|Guide to Sète, France
|Seaside resort, artists' refuge, active port: Sète is perfect for a getaway from nearby Montpellier.
Washed by the salt water waves of the Mediterranean to the southeast and by the Étang de Thau to the northwest (map), the quasi-island village of Sète (population 45,000) is one of those places with a unique character.
Only 35 km (22 miles) southwest of Montpellier, Sète is known as a historic port, the eastern terminus of the Canal du Midi, a modern seaside resort, and a haven for artists and musicians including poet Paul Valéry, singer Georges Brassens, and guitarist Manitas de Plata.
The town's topographic situation is certainly unusual: perched on Mont Saint-Clair at the end of a peninsula with a 13-km (8-mile) long Lido beach extending all the way to the mainland at Marseillan and Agde.
Because of the canals running through the town joining the Étang de Thau with the Mediterranean, Sète is nicknamed "the Venice of Languedoc."
Come to Sète for its seaside resort ambiance and its history of art.
What to See & Do
The beach!

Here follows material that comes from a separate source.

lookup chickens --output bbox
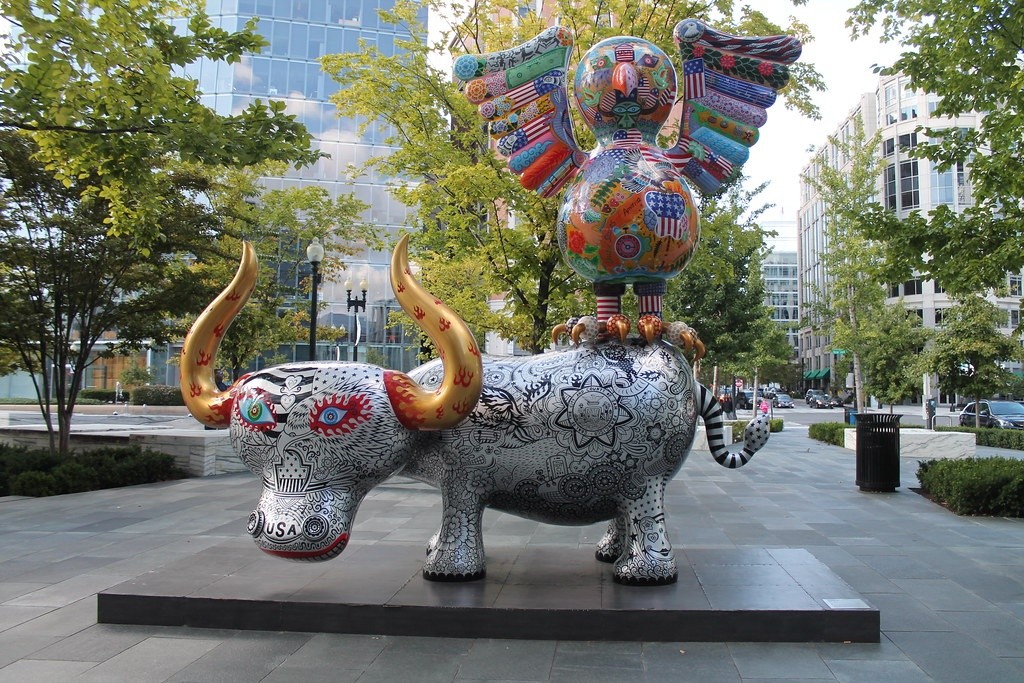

There's so much of it that you'll always find some space for sea, sand and sun.
The Musée Paul Valéry preserves manuscripts and sketches by the famous poet born here in 1871. He was buried in Sète's Cimetière Marin after his death in Paris in 1945.
The Espace Georges Brassens is a museum dedicated to the life and work of the singer-songwriter-poet born here in 1921.
Hérault-Transport - liO operates public-transport buses in the département of Hérault, including Montpellier and Sète.
Bus 602 (Montpellier - Frontignan - Sète) connects Montpellier's Gare Routière (Station Sabines) with Sète, with 11 daily buses on weekdays, three on Sundays and holidays. The trip takes about an hour.